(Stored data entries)
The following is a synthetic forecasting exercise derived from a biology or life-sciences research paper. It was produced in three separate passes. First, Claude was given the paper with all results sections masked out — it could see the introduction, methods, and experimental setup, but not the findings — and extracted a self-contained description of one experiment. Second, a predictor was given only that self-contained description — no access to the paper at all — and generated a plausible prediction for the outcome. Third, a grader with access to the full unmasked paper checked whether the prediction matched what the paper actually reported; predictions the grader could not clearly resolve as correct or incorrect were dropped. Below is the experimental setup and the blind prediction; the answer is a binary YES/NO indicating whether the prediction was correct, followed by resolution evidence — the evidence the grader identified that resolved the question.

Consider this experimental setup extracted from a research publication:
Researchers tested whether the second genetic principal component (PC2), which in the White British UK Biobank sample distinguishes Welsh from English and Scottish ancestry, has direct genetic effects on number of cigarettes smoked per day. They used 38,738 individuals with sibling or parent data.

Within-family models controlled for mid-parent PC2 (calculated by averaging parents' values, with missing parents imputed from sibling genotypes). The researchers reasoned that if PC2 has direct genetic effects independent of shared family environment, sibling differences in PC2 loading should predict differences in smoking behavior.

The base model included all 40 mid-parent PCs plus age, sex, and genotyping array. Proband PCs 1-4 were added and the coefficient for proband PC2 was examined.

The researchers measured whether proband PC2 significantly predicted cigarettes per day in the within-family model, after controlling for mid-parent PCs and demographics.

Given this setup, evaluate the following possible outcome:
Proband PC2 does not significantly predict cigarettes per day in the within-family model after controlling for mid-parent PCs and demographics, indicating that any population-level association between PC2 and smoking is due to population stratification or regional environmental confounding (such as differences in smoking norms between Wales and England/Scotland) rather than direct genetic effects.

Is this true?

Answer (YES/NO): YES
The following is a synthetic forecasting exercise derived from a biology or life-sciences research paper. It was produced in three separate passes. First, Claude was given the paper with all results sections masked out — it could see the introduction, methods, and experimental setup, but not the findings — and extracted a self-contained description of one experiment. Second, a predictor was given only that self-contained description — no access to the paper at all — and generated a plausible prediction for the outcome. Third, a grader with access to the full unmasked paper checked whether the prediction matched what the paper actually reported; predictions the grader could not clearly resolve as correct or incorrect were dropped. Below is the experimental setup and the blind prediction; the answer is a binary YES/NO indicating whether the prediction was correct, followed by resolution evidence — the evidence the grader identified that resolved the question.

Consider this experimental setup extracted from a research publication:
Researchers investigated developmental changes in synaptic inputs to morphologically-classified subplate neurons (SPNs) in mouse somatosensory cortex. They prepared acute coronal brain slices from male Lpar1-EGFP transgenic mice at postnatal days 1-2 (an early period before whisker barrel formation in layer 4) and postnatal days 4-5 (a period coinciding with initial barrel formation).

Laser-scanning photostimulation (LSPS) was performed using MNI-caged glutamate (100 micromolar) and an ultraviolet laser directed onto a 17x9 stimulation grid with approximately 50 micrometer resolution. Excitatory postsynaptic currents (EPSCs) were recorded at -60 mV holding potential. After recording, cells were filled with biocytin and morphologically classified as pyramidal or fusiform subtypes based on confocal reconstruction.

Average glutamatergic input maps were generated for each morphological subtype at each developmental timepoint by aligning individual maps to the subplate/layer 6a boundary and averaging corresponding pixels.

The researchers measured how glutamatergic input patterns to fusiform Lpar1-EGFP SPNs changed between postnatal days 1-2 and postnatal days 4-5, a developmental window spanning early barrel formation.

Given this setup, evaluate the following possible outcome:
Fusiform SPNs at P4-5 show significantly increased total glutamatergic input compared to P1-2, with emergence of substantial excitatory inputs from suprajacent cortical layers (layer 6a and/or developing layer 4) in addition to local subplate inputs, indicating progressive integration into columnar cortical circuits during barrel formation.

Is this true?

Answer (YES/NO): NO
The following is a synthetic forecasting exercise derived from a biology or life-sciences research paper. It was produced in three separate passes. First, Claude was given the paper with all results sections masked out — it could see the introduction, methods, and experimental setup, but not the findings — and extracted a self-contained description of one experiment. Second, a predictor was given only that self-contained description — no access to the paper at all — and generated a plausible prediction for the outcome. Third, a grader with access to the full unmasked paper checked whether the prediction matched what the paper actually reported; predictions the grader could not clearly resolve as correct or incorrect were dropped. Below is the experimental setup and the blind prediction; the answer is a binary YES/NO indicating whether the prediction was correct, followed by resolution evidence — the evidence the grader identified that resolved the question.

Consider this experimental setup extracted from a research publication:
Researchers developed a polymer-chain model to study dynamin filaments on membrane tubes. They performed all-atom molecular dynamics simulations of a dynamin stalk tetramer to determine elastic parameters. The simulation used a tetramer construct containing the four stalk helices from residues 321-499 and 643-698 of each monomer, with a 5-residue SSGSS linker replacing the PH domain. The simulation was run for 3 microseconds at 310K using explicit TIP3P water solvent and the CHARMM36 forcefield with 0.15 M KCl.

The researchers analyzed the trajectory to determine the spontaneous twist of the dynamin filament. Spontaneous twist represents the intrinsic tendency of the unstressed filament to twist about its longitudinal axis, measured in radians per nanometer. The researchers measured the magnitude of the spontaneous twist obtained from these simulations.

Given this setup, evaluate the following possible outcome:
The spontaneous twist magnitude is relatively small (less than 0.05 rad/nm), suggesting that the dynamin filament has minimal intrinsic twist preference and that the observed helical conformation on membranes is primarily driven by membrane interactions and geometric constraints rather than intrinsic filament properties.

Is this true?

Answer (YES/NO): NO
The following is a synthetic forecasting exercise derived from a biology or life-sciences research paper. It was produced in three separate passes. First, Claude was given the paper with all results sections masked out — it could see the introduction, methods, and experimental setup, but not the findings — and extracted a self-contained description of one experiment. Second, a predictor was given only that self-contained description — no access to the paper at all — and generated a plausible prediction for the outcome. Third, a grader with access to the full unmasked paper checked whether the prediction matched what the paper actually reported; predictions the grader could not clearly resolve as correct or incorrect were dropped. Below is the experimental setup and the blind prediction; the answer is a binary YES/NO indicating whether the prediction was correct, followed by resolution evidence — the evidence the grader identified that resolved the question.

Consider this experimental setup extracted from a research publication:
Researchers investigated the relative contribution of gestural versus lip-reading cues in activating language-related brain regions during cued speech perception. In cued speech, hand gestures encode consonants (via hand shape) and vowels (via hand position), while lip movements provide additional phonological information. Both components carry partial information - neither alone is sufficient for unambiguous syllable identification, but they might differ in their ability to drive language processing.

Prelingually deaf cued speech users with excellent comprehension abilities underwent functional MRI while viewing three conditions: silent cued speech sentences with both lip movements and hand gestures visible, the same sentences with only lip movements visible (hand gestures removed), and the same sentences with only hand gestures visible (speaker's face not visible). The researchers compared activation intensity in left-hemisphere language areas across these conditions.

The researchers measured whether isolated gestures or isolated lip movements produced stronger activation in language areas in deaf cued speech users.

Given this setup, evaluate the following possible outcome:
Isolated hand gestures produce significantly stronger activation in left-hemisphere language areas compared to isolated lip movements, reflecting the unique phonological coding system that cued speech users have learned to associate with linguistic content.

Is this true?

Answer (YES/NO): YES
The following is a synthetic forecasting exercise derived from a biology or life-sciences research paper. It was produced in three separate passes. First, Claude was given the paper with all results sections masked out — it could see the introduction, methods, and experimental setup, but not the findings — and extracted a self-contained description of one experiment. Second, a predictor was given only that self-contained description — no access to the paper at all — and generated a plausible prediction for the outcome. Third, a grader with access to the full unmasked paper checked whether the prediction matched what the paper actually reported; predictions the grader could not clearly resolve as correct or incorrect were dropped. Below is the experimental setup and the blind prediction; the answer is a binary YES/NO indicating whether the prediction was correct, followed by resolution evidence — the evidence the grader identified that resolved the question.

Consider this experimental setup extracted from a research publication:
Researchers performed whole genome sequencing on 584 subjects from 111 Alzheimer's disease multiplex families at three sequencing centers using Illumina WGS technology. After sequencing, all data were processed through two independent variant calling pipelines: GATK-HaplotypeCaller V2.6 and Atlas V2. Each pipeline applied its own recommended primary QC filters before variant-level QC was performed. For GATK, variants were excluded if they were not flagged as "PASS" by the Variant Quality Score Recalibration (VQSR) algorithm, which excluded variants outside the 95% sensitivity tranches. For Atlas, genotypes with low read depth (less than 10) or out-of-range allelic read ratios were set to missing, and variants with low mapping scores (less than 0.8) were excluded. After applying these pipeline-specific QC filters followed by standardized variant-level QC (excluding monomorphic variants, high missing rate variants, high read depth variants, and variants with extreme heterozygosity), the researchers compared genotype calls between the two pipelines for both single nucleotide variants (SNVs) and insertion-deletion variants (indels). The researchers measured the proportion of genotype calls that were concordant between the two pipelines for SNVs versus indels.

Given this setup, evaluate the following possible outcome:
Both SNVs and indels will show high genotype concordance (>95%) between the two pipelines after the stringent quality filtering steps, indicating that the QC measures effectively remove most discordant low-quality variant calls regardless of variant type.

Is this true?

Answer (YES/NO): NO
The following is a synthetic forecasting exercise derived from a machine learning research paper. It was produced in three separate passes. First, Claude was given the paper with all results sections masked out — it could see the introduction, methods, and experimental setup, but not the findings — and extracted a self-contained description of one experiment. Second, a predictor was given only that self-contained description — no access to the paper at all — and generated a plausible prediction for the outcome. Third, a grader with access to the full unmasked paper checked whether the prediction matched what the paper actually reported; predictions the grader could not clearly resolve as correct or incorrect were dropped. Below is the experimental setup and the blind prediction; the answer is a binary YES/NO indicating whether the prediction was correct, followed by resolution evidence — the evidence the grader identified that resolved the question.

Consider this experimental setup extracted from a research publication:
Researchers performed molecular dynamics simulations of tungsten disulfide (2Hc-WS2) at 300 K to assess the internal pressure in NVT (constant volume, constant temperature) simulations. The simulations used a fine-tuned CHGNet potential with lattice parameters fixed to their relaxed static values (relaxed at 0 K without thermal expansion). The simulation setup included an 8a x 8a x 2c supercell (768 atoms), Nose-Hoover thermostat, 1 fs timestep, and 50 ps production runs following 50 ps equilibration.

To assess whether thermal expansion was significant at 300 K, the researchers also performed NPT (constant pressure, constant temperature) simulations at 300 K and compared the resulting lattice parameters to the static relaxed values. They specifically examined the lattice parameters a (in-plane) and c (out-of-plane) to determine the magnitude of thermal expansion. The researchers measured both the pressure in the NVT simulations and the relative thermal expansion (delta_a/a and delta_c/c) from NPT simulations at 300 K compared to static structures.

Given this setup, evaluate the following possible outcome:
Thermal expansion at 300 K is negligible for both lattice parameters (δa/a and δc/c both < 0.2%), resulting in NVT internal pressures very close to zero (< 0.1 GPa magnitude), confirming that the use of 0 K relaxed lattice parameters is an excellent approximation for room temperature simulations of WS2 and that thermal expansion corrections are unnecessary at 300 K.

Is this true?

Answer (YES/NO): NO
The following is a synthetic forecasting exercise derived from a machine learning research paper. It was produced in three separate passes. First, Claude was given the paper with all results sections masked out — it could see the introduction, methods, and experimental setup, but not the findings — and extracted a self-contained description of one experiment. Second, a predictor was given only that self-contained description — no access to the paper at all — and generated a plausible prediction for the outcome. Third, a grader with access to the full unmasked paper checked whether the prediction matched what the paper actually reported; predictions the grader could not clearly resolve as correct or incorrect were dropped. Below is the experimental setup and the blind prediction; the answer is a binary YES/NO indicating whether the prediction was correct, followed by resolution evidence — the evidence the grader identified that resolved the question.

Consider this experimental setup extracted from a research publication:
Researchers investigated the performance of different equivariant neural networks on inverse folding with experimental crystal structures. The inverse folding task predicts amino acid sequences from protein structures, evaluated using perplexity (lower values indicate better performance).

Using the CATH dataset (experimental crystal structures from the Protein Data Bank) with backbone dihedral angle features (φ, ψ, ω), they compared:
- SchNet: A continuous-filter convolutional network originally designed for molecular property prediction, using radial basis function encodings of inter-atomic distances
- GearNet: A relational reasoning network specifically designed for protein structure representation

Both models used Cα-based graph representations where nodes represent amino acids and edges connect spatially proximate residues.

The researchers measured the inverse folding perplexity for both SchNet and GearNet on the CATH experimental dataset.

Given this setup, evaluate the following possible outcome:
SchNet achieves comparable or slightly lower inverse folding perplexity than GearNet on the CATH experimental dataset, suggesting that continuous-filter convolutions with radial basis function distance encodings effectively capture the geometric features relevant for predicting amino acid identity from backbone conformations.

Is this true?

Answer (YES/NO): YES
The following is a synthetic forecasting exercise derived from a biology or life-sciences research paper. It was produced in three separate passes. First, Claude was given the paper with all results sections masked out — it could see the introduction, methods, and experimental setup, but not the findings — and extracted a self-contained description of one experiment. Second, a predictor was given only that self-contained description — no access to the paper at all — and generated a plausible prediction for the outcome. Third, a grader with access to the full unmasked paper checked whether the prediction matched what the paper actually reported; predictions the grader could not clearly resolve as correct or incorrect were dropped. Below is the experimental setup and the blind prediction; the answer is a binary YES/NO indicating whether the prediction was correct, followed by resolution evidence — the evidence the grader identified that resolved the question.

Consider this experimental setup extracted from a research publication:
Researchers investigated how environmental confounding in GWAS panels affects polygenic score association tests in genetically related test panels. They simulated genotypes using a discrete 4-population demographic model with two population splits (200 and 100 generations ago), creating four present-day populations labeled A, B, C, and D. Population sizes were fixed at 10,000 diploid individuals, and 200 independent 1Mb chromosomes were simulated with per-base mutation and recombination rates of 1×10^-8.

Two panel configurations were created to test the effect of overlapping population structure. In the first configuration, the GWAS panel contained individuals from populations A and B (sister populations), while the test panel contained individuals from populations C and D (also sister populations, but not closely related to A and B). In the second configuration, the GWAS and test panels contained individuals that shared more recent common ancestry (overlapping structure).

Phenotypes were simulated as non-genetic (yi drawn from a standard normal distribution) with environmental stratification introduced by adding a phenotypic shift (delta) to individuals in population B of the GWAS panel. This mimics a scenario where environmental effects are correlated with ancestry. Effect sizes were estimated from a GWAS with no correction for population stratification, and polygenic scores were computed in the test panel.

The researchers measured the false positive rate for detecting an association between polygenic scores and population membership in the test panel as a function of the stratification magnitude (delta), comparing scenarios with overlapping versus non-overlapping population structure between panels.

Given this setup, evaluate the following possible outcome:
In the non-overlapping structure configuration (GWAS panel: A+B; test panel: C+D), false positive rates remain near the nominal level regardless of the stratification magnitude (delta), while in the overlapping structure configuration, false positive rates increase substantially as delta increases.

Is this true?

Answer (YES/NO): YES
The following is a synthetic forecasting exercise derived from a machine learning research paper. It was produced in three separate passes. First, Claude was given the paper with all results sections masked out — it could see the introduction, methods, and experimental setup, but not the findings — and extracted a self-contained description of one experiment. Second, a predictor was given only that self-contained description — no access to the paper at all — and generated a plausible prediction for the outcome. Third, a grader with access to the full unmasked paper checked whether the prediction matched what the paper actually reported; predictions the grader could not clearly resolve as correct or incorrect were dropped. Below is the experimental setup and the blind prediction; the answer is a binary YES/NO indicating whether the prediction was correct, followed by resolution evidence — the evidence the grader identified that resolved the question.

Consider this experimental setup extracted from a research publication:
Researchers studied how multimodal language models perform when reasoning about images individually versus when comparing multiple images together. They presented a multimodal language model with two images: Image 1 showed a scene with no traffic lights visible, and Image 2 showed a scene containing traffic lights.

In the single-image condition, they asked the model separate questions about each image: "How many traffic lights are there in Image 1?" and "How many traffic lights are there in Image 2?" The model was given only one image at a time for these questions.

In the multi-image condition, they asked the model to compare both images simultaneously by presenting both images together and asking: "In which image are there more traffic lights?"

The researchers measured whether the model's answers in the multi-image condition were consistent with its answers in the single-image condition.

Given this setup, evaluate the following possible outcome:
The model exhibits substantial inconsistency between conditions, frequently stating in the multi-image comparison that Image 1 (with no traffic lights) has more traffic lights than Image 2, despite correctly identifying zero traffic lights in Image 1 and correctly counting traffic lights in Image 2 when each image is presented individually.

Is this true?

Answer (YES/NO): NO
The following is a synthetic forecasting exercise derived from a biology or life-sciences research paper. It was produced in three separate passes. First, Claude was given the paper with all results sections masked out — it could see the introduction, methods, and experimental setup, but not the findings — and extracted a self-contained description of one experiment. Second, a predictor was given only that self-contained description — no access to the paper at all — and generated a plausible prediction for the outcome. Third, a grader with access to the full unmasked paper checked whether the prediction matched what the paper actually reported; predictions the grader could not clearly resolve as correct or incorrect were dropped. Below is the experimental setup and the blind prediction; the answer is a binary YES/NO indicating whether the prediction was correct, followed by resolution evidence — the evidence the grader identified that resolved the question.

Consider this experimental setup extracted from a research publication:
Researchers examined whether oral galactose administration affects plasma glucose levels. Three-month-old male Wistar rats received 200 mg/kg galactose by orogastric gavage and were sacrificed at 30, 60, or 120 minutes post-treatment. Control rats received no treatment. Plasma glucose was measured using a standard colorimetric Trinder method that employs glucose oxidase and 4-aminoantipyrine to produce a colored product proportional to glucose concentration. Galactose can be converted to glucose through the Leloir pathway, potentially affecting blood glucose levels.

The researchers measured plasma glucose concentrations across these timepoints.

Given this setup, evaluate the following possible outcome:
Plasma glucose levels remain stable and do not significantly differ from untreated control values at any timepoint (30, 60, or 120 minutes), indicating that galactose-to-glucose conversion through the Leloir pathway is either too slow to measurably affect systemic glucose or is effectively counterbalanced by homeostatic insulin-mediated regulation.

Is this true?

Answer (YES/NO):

→ **What is required**
Lines that include the word "differences" are to be extracted from the data above.

→ **Solution to the problem**
Within-family models controlled for mid-parent PC2 (calculated by averaging parents' values, with missing parents imputed from sibling genotypes). The researchers reasoned that if PC2 has direct genetic effects independent of shared family environment, sibling differences in PC2 loading should predict differences in smoking behavior.
Proband PC2 does not significantly predict cigarettes per day in the within-family model after controlling for mid-parent PCs and demographics, indicating that any population-level association between PC2 and smoking is due to population stratification or regional environmental confounding (such as differences in smoking norms between Wales and England/Scotland) rather than direct genetic effects.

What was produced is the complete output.